In case my previous post a week ago didn’t make it clear, the situation in France makes me incredibly sad and angry.
I’m sad that not enough of the French youth understands that, without an economic incentive to hire young employees, companies simply will not do it when they might be stuck with someone who has no incentive to do a good job. Sad that, as the chancellor of Oxford said, young French men and women are becoming so unadventurous that most of them want a government job for life, a job from which they can never get fired. Is there no competitive spirit left? Is there no desire to be given responsibility, responsibility which inevitably comes with accountability? What possible goal in life could you have if you never want to risk anything?

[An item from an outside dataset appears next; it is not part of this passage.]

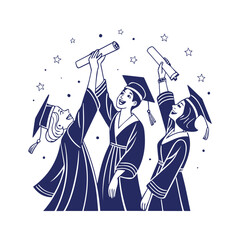 Fototapeta premium Graduate students celebrate silhouette vector clipart illustration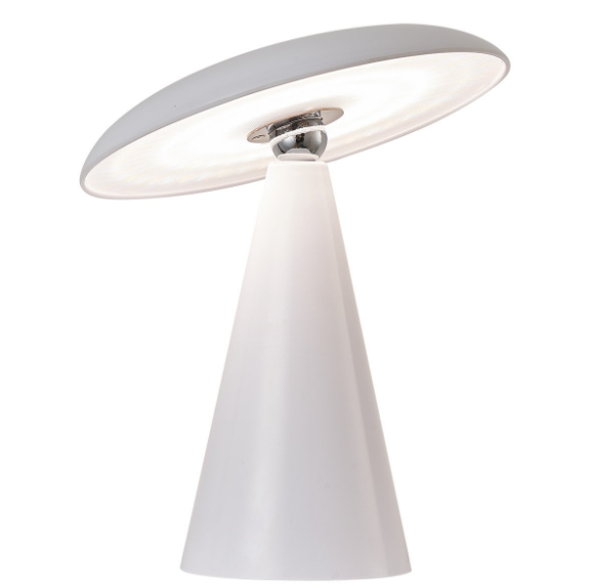 Bureaulamp ‘Mush’ LED Op Accu – Dimbare Tafellamp met Afneembare Kap en Kleurstanden | Wit | 23x23x26cm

And I’m angry that those folks who do understand the above got silenced, once again, by the overly powerful French unions, by the protesters who blocked high schools. This is unacceptable. It wasn’t okay for the protesters in the Fall to set cars on fire, and it certainly isn’t okay for protesters today to prevent honest, hard-working other citizens from going about their daily lives, whether that is getting to work or getting to school so they can learn something (like, say, economic theory.)
Being angry does not give you the moral upperhand. Being loud does not make you right. Deciding that your point of view is more important than your neighbor’s right to live his daily life is wrong. When did civil disobedience become a “right?” The entire point of civil disobedience is that you’re ready to go to jail for that issue, but these protesters are blocking high schools, blocking roads, violating others’ freedoms, and there are no sanctions, there are no arrests, except maybe if you destroy a car.
On this issue, I am ashamed of being French.